**What is required:** Output the lines of the entries below beginning at the one with "Among the options" and ending with the last, exactly as written and without pictures.

**Rows of spatial question data:**
START

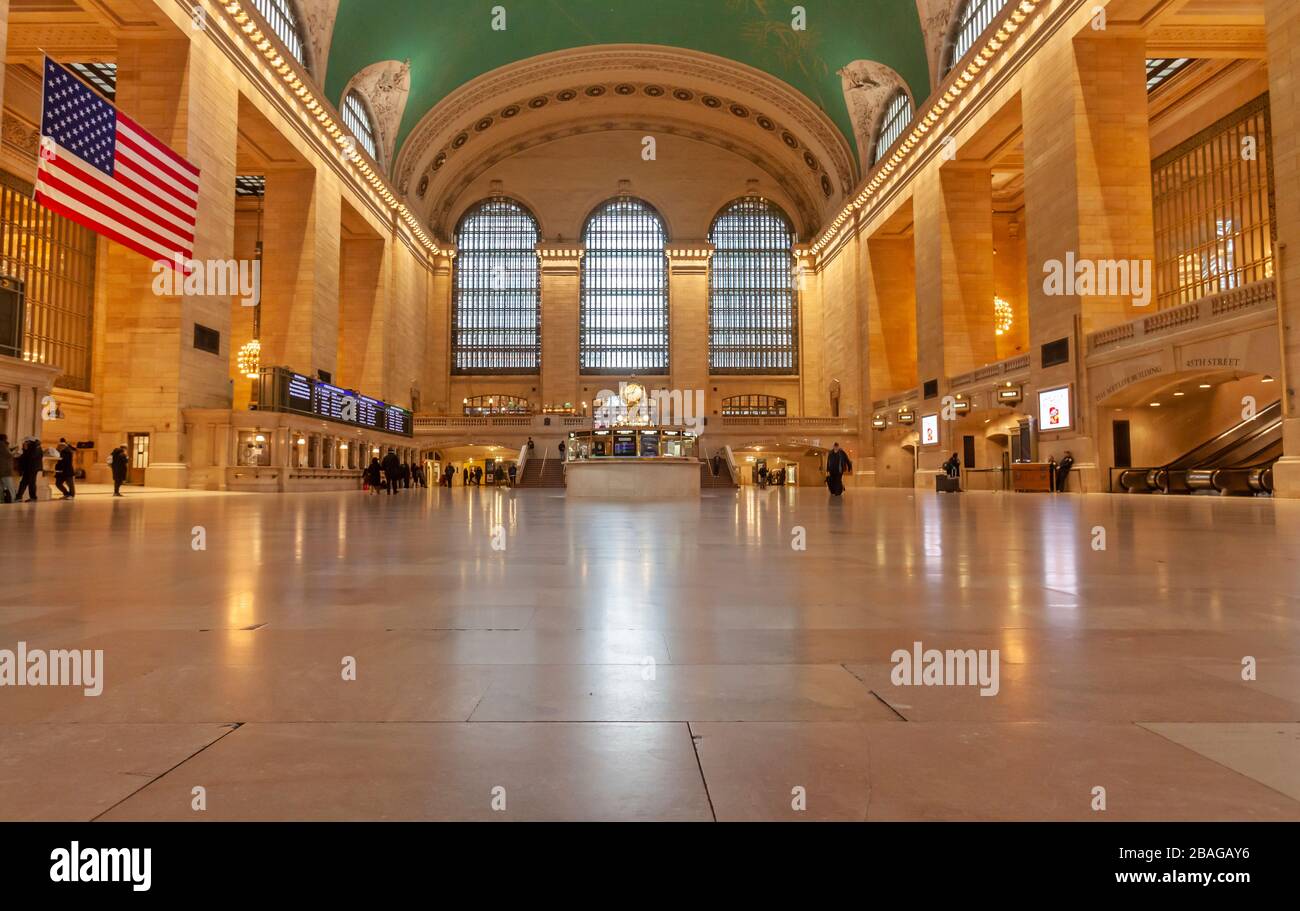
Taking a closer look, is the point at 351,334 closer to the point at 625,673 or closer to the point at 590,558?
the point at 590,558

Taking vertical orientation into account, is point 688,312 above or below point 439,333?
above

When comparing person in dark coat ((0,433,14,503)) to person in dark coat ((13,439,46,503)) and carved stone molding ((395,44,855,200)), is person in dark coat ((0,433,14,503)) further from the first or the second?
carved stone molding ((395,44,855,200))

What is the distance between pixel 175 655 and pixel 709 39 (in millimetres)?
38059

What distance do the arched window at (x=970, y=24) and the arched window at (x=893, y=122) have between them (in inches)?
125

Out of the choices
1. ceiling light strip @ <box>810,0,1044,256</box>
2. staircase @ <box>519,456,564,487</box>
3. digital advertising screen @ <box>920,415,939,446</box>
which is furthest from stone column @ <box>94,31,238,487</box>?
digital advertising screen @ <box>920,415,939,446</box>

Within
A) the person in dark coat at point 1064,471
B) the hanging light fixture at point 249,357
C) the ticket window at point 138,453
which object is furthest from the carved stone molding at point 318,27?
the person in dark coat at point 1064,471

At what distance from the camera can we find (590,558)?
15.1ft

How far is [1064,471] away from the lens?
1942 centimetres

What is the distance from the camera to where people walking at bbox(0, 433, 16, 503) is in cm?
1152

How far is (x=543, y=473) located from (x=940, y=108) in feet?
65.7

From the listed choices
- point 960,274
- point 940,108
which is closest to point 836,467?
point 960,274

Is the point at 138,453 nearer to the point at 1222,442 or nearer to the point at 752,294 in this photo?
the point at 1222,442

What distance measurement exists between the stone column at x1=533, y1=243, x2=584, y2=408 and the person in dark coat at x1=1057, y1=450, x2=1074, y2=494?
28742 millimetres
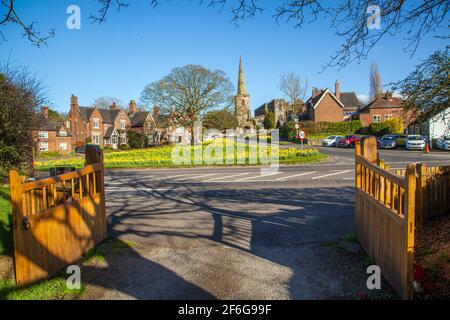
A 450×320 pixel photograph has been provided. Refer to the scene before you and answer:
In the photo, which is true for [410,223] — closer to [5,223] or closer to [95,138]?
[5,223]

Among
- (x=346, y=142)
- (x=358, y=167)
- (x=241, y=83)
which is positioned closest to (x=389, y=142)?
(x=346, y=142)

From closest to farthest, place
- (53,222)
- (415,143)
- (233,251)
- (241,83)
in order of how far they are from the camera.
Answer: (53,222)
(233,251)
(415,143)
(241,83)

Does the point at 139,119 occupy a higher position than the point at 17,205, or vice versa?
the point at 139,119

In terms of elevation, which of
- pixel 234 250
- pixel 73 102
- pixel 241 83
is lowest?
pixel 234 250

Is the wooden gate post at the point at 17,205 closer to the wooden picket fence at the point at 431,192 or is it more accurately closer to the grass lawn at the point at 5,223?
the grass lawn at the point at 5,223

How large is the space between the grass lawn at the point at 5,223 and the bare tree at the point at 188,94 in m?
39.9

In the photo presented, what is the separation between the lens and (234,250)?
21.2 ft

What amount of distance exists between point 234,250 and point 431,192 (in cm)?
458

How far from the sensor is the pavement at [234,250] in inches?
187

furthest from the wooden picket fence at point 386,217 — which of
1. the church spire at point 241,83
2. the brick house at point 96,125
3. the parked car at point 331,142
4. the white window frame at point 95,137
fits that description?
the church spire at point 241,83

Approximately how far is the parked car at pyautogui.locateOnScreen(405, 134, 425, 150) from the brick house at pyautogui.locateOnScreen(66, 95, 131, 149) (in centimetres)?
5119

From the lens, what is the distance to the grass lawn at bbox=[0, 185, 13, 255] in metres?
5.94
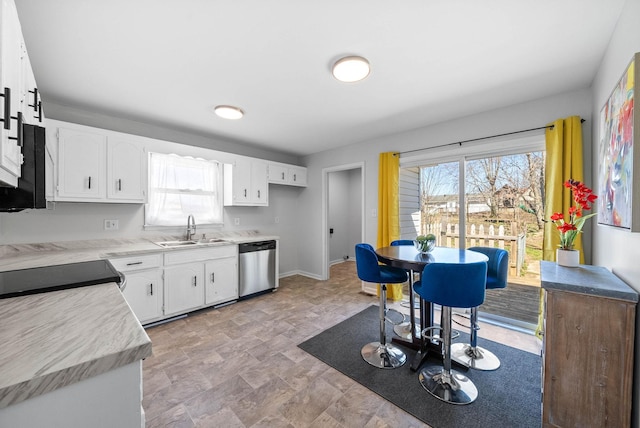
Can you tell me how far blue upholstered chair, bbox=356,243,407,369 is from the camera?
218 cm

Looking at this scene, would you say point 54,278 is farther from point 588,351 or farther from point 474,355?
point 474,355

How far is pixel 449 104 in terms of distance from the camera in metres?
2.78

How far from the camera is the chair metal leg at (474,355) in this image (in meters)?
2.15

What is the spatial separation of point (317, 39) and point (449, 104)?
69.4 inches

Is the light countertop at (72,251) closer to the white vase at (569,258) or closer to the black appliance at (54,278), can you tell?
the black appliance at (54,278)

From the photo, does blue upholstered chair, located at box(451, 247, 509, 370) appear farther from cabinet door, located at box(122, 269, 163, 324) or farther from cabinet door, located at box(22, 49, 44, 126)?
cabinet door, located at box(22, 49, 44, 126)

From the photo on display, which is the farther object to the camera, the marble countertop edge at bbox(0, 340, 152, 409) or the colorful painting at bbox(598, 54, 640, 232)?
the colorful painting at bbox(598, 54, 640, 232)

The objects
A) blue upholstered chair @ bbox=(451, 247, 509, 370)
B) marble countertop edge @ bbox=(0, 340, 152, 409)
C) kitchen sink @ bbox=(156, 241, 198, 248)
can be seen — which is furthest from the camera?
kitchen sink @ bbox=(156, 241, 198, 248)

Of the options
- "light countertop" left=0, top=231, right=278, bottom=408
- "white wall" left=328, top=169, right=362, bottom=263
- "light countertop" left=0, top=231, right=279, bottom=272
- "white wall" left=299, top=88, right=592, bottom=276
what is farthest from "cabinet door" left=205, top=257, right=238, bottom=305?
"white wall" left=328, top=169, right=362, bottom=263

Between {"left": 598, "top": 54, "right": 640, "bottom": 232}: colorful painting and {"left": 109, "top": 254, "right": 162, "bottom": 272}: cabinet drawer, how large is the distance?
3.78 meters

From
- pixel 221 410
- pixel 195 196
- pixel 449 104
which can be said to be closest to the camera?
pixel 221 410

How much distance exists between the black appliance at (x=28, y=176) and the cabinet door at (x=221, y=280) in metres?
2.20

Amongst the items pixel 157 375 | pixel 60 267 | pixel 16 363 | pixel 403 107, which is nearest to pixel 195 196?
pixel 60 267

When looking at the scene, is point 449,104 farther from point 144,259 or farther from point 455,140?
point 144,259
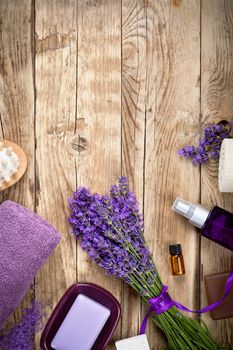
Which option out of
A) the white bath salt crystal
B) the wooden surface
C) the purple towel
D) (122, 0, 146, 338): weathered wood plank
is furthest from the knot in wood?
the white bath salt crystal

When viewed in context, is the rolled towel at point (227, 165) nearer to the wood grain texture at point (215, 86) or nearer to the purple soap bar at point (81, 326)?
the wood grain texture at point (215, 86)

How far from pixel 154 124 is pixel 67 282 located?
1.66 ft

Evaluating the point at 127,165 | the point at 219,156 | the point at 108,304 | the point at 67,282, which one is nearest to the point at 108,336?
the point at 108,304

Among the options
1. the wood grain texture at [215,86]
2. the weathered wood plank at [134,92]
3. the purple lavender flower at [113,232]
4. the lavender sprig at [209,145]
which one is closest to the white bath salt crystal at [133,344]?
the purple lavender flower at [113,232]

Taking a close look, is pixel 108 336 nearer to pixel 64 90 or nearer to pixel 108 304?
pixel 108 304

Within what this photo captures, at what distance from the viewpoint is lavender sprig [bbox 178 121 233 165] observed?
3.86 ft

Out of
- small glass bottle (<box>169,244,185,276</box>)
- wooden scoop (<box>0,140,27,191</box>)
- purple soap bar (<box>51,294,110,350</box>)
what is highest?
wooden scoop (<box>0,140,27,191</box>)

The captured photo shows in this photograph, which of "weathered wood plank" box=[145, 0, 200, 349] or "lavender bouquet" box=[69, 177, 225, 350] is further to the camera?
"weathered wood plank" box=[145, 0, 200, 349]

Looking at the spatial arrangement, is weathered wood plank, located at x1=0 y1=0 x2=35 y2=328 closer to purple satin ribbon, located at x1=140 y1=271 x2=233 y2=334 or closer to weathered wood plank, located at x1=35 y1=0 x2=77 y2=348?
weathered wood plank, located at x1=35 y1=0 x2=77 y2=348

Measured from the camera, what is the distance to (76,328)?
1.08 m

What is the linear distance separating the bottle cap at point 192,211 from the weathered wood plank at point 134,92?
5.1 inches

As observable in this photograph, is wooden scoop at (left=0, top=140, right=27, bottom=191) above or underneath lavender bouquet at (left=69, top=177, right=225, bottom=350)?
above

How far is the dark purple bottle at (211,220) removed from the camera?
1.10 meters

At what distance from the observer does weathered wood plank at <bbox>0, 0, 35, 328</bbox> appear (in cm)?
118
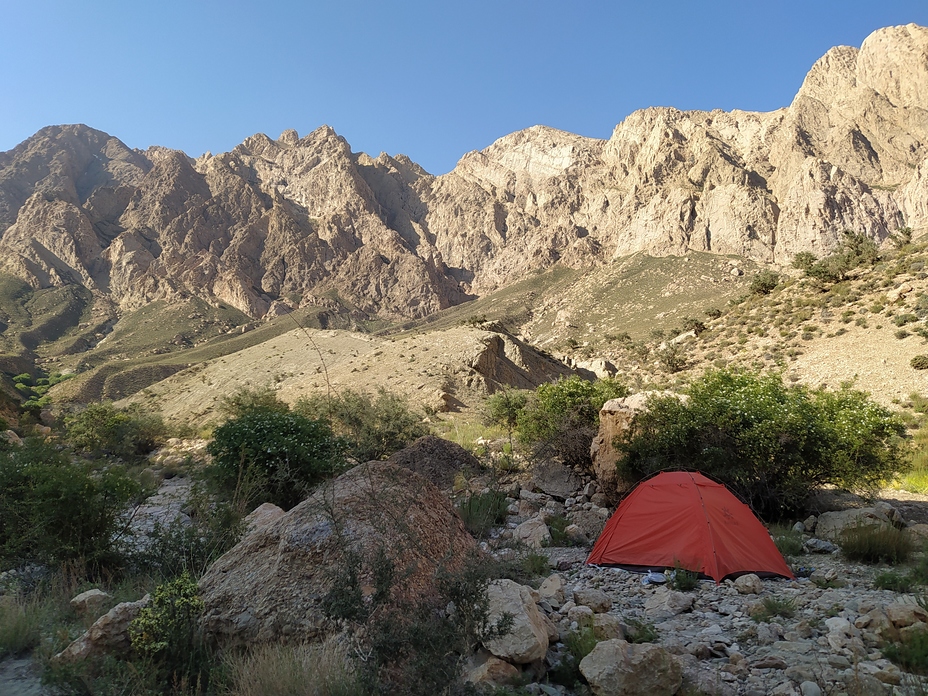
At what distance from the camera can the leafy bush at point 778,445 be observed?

END

**Solution for this exercise:**
Among the options
1. the wood grain texture at [215,86]
2. the weathered wood plank at [134,92]
3. the purple lavender flower at [113,232]
4. the lavender sprig at [209,145]
which one is closest to the white bath salt crystal at [133,344]?
the purple lavender flower at [113,232]

Taking a close look, is pixel 108 336 nearer to pixel 64 90 or nearer to pixel 108 304?
pixel 108 304

Within what this photo captures, at what distance from the viewpoint is lavender sprig [bbox 178 121 233 165] observed?
3.86 ft

Out of
- small glass bottle (<box>169,244,185,276</box>)
- wooden scoop (<box>0,140,27,191</box>)
- purple soap bar (<box>51,294,110,350</box>)
what is highest?
wooden scoop (<box>0,140,27,191</box>)

The captured photo shows in this photograph, which of "weathered wood plank" box=[145, 0, 200, 349] or "lavender bouquet" box=[69, 177, 225, 350] is further to the camera?
"weathered wood plank" box=[145, 0, 200, 349]

Looking at the spatial arrangement, is weathered wood plank, located at x1=0 y1=0 x2=35 y2=328 closer to purple satin ribbon, located at x1=140 y1=271 x2=233 y2=334 or closer to weathered wood plank, located at x1=35 y1=0 x2=77 y2=348?
weathered wood plank, located at x1=35 y1=0 x2=77 y2=348

Measured from the camera, what is the distance to (76,328)?
1.08 m

What is the linear distance separating the bottle cap at point 192,211 from the weathered wood plank at point 134,92?
5.1 inches

As observable in this photograph, is wooden scoop at (left=0, top=140, right=27, bottom=191) above or underneath lavender bouquet at (left=69, top=177, right=225, bottom=350)?
above

How far is the dark purple bottle at (211,220) removed from the camera?
1.10 meters

At what distance from the observer does weathered wood plank at <bbox>0, 0, 35, 328</bbox> appear (in cm)?
118
At what distance from the camera can the leafy bush at point 778,445 be observed?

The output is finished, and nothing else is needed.